▶ _TESTO_
***
L'art. 498,1 e 2 comma, c.p.p., pur disponendo che sia l'esame del testimone che il suo controesame sono effettuati con domande poste direttamente dal P.M. ovvero dal difensore, non sottrae al presidente del collegio o al giudice monocratico, come nel caso di specie, il potere di valutare la legittimità e la pertinenza delle domande poste ai testimoni.
In particolare, vertendo nella specie in un caso di controesame, va condiviso l'orientamento giurisprudenziale secondo il quale in tema di esame testimoniale, la parte che non ha indicato il teste a suo favore non può porre, in sede di controesame di quello introdotto da altra parte, domande su circostanze diverse da quelle specificate da chi ne ha richiesto l'esame al momento della presentazione della relativa lista; se così non fosse verrebbero frustrati i termini temporali ed i limiti di ammissibilità prescritti dal codice di rito per l'ingresso in processo delle prove indicate dalle parti, nonchè le regola concernenti le modalità di assunzione delle stesse.
CORTE SUPREMA DI CASSAZIONE
SEZIONE QUARTA PENALE
(ud. 23/03/2005) 01-06-2005, n. 20585
Composta dagli Ill.mi Sigg.ri Magistrati:
Dott. MARZANO Francesco - Presidente
Dott. BRUSCO Carlo Giuseppe - Consigliere
Dott. LICARI Carlo - Consigliere
Dott. VISCONTI Sergio - Consigliere
Dott. GALBIATI Ruggero - Consigliere
ha pronunciato la seguente:
sentenza
sul ricorso proposto da:
MM N. IL 08/0*/19**;
avverso SENTENZA del 29/06/2004 GIUDICE DI PACE di IMOLA;
visti gli atti, la sentenza ed il procedimento;
udita in PUBBLICA UDIENZA la relazione fatta dal Consigliere Dr. VISCONTI SERGIO;
Udito il Procuratore Generale in persona del Dr. Francesco Salzano che ha concluso per il rigetto del ricorso;
Svolgimento del processo
Con sentenza del 29.6.2004 il Giudice di pace di Imola ha dichiarato non doversi procedere nei confronti di MM in ordine al reato di guida in stato di ebbrezza (art. 186, 2 comma, C.d.S.) perchè estinto per intervenuta oblazione, ed ha dichiarato lo stesso M colpevole del reato di rifiuto di sottoporsi all'accertamento alcolimetrico (art. 186, 6 comma, C.d.S.), e, previa concessione delle attenuanti generiche, lo ha condannato alla pena di e. 516,00 di ammenda.
Il giudice di merito ha ritenuto non veritiera la circostanza addotta dall'imputato, secondo la quale egli non avrebbe effettuato il controllo, perchè uno dei verbalizzanti gli aveva detto che era facoltativo. Secondo il giudice, tale circostanza è stata smentita in dibattimento dai due verbalizzanti, e non va posta in discussione in considerazione delle dichiarazioni conformi alla tesi dell'imputato, rese da un suo trasportato nell'autovettura, al momento dei forti in stato di ebbrezza, e trattandosi di dichiarazioni comunque ritenute "compiacenti".
In diritto, il giudice ha ritenuto che l'errore sulla liceità del fatto è causa di esclusione della responsabilità in materia di contravvenzioni penali solo quando esso risulti inevitabile per il concorso di un elemento positivo che ne sia causa, e non ovviabile con l'ordinaria diligenza, mentre le semplici dichiarazioni del verbalizzante, in presenza di un precetto chiaramente conoscibile, non avrebbero influito sulla determinazione del soggetto.
***
▶ _DATI FORNITI_
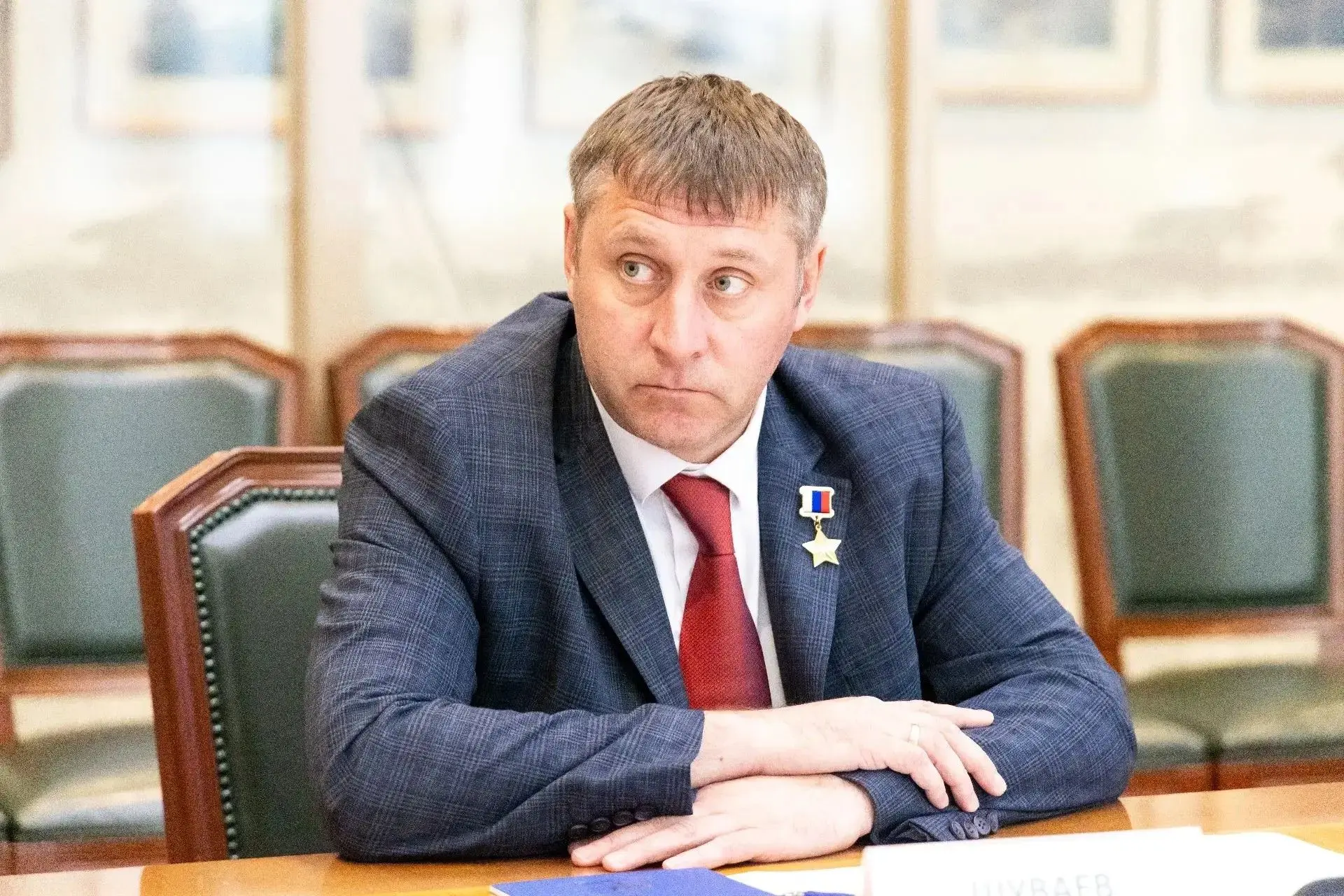 Врио губернатора Александр Шуваев встретился с министром энергетики России Сергеем Цивилёвым
⁣
Главн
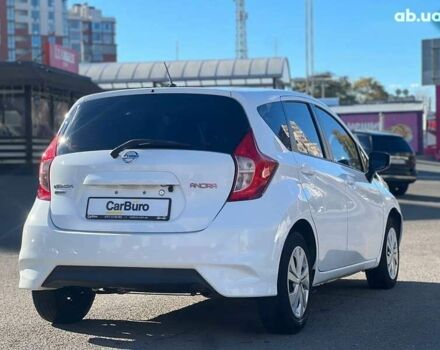 Ниссан Верса, объемом двигателя 1.6 л и пробегом 70 тыс. км за 8500 $, фото 10 на Automoto.ua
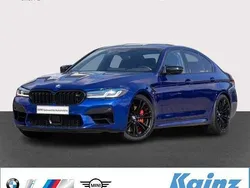 Marina bay blau Gebraucht 2022 BMW M5 Competition Edition Limousine | 83.490 € (Fairer Preis)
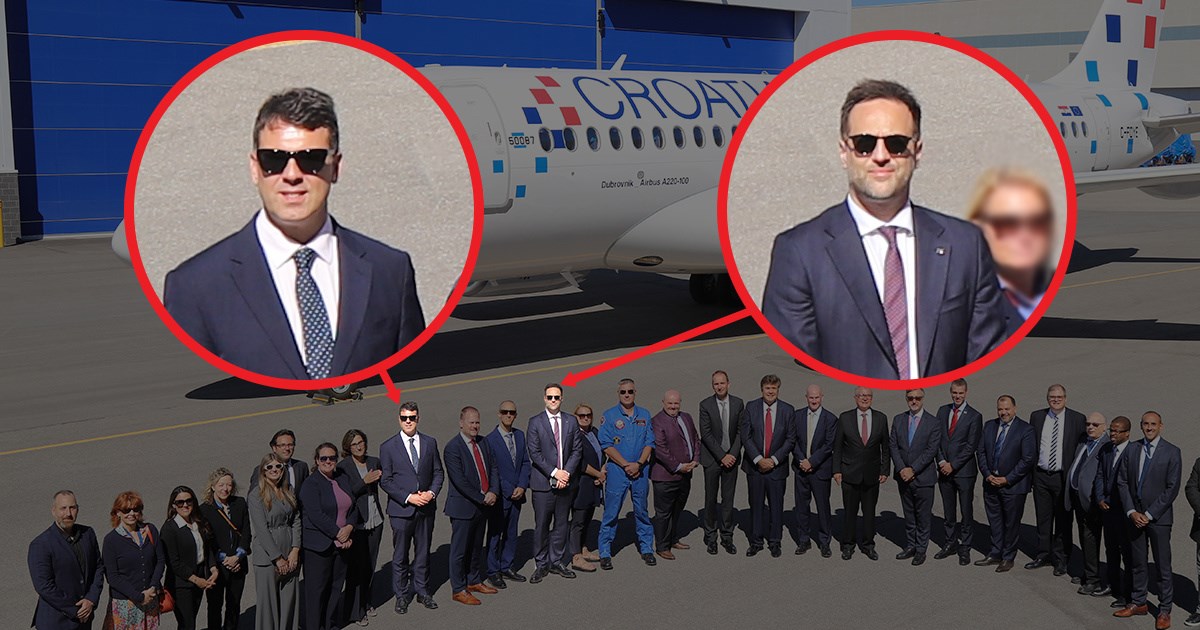 Plenkovićevom šogoru platili smo put na kraj svijeta zbog aviona s kojim nema veze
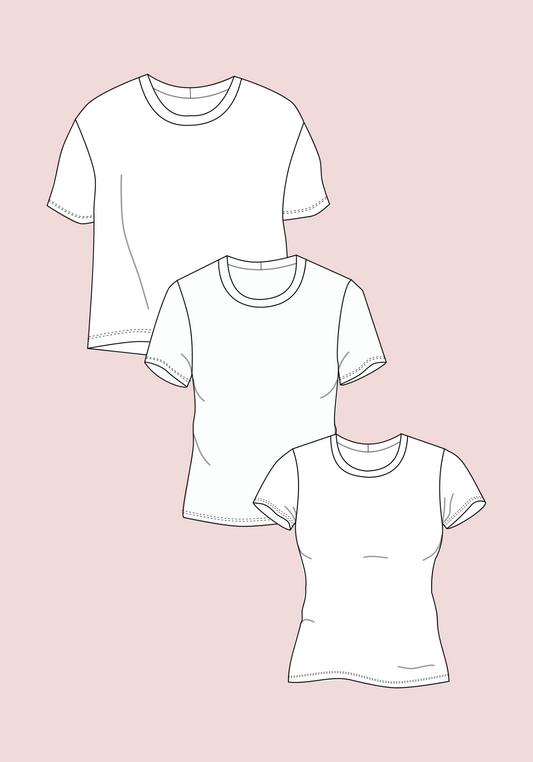 T-shirts Am Stram Gram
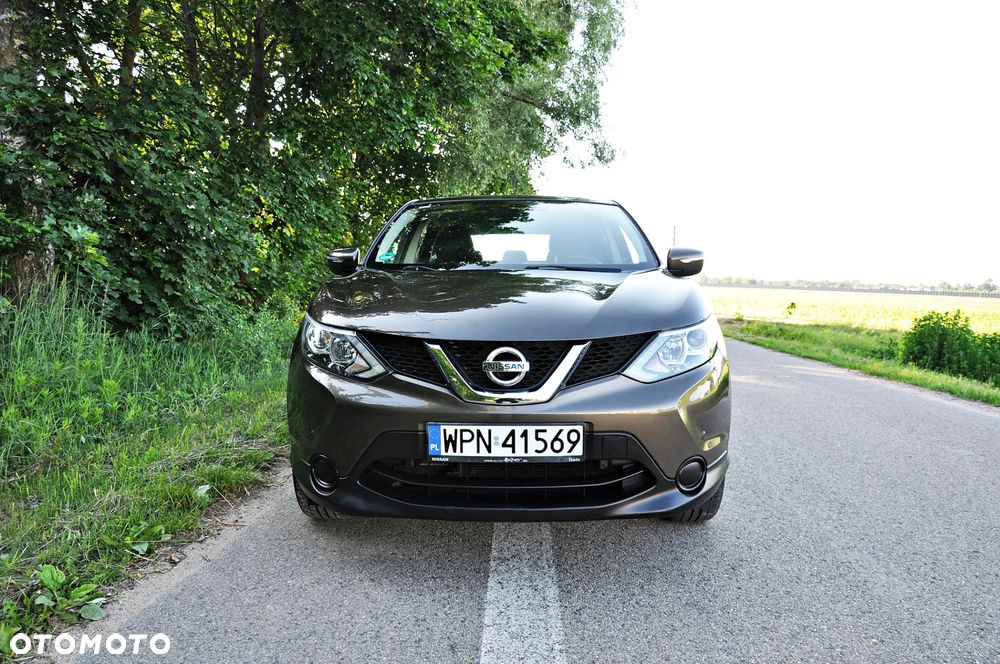 Nissan Qashqai - 4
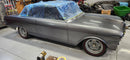 Tamco Paint Nissan Gun Metallic on 1963 Chevrolet Nova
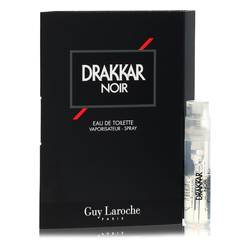 Drakkar Noir Vial (sample) By Guy Laroche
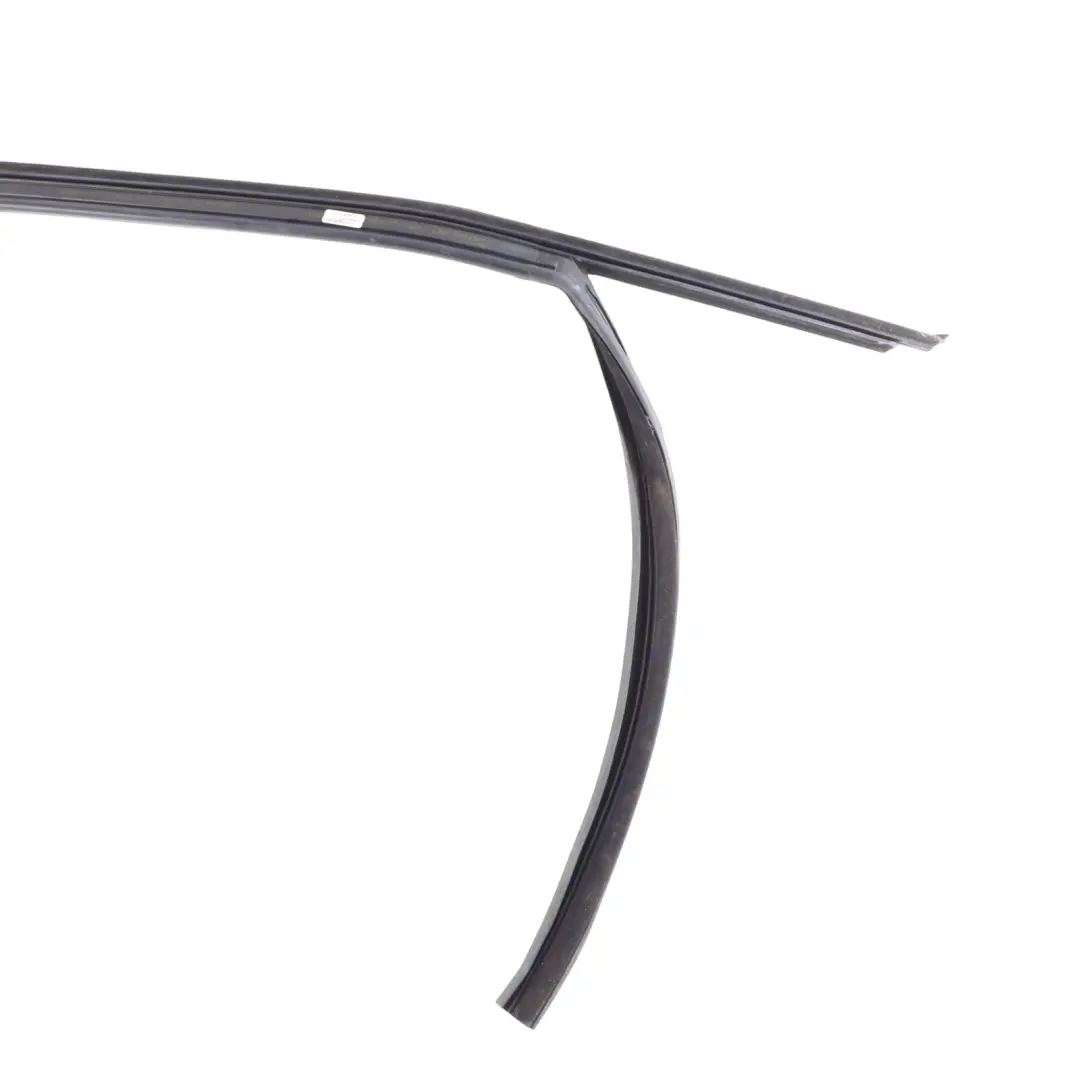 Skoda Fabia 5J Front Door Window Guide Seal Gasket Light N/S - SKU 5J0837431F - Part number 5J0837431F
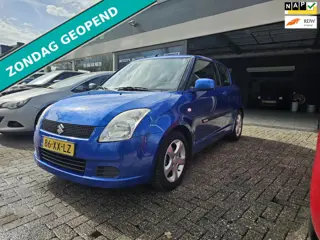 Suzuki Swift 1.3 GLS | 2E EIGENAAR | 12MND GARANTIE | LMV | ELEC RAMEN | NW APK |
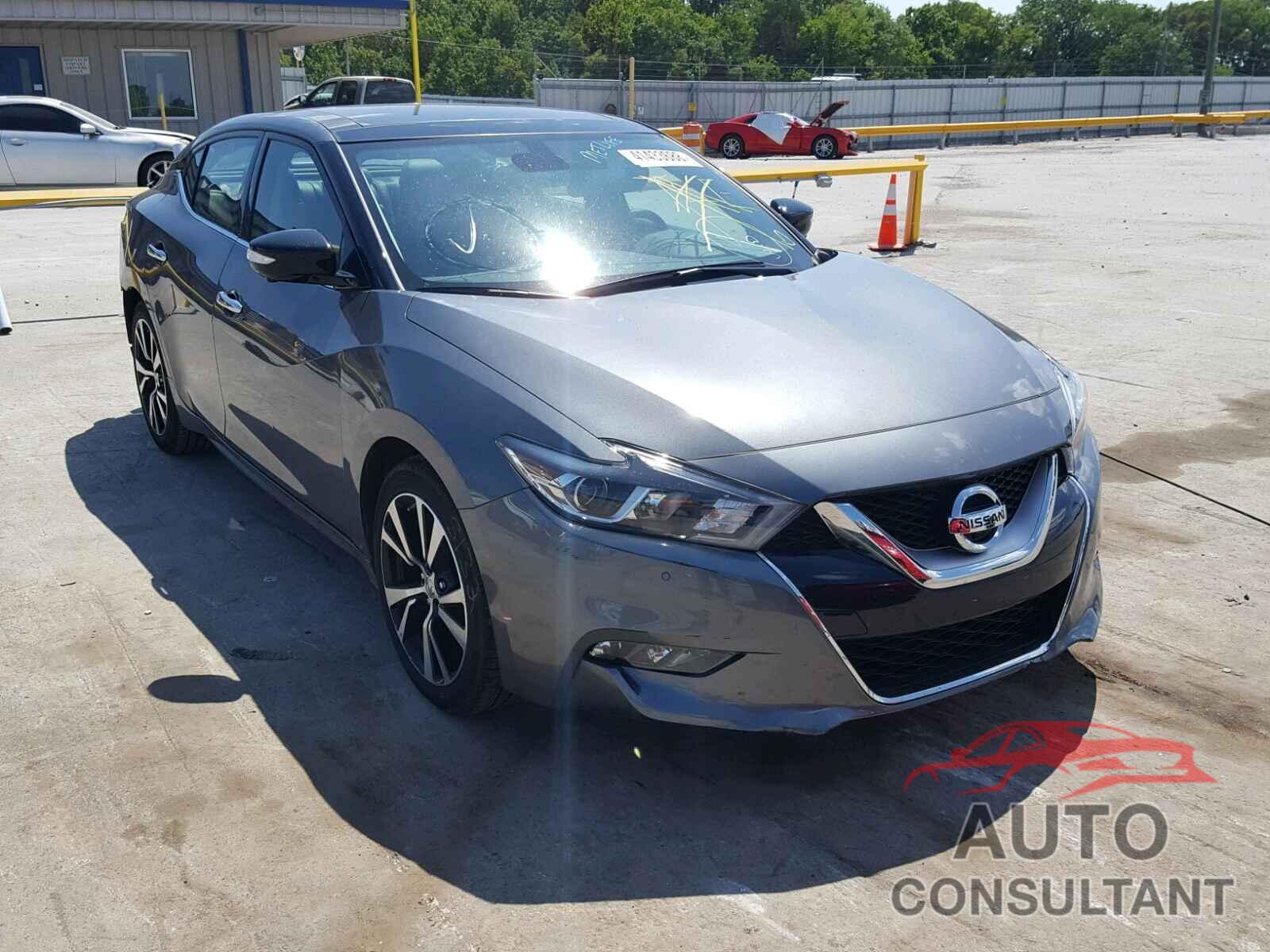 NISSAN MAXIMA 2017 - 1N4AA6AP0HC453468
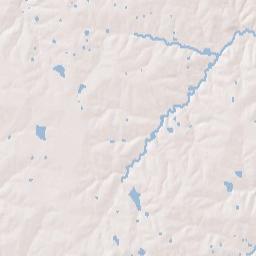 Garden City Terrain Map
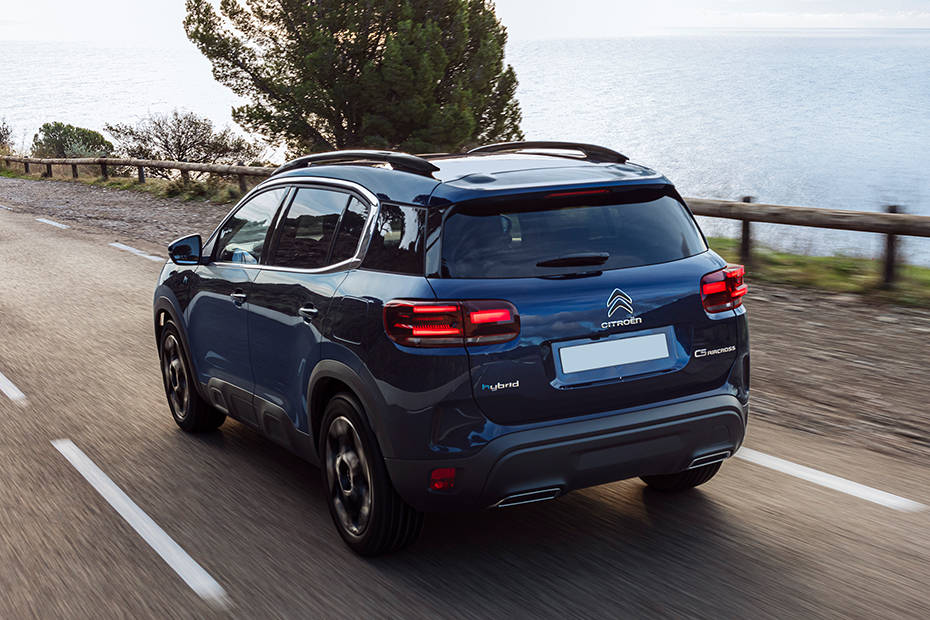 Citroen C5 Aircross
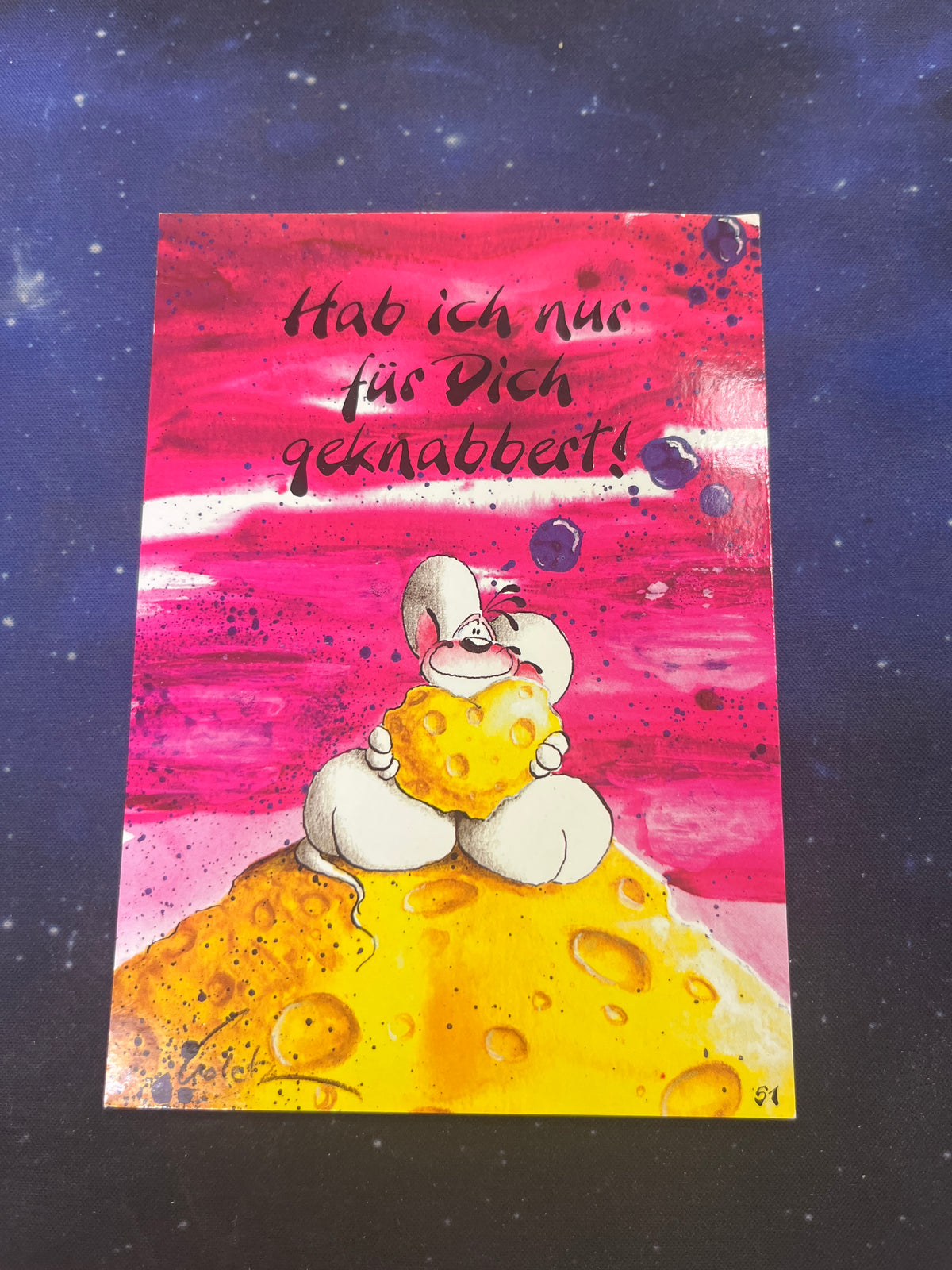 Diddl die Springmaus Nr.51
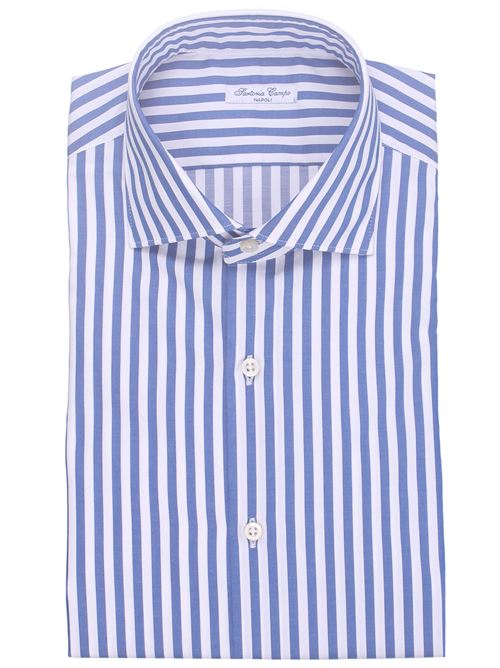 striped cotton shirt SARTORIA CAMPO | L7011-B43803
***
▶ _ORDINE DI LAVORO_
Ricopi fedelmente il passo della sentenza che comincia con "In particolare, vertendo" e prosegue fino a "assunzione delle stesse.". Le righe non sono necessarie per svolgere il lavoro.

▶ _RISPOSTA AL COMPITO_
In particolare, vertendo nella specie in un caso di controesame, va condiviso l'orientamento giurisprudenziale secondo il quale in tema di esame testimoniale, la parte che non ha indicato il teste a suo favore non può porre, in sede di controesame di quello introdotto da altra parte, domande su circostanze diverse da quelle specificate da chi ne ha richiesto l'esame al momento della presentazione della relativa lista; se così non fosse verrebbero frustrati i termini temporali ed i limiti di ammissibilità prescritti dal codice di rito per l'ingresso in processo delle prove indicate dalle parti, nonchè le regola concernenti le modalità di assunzione delle stesse.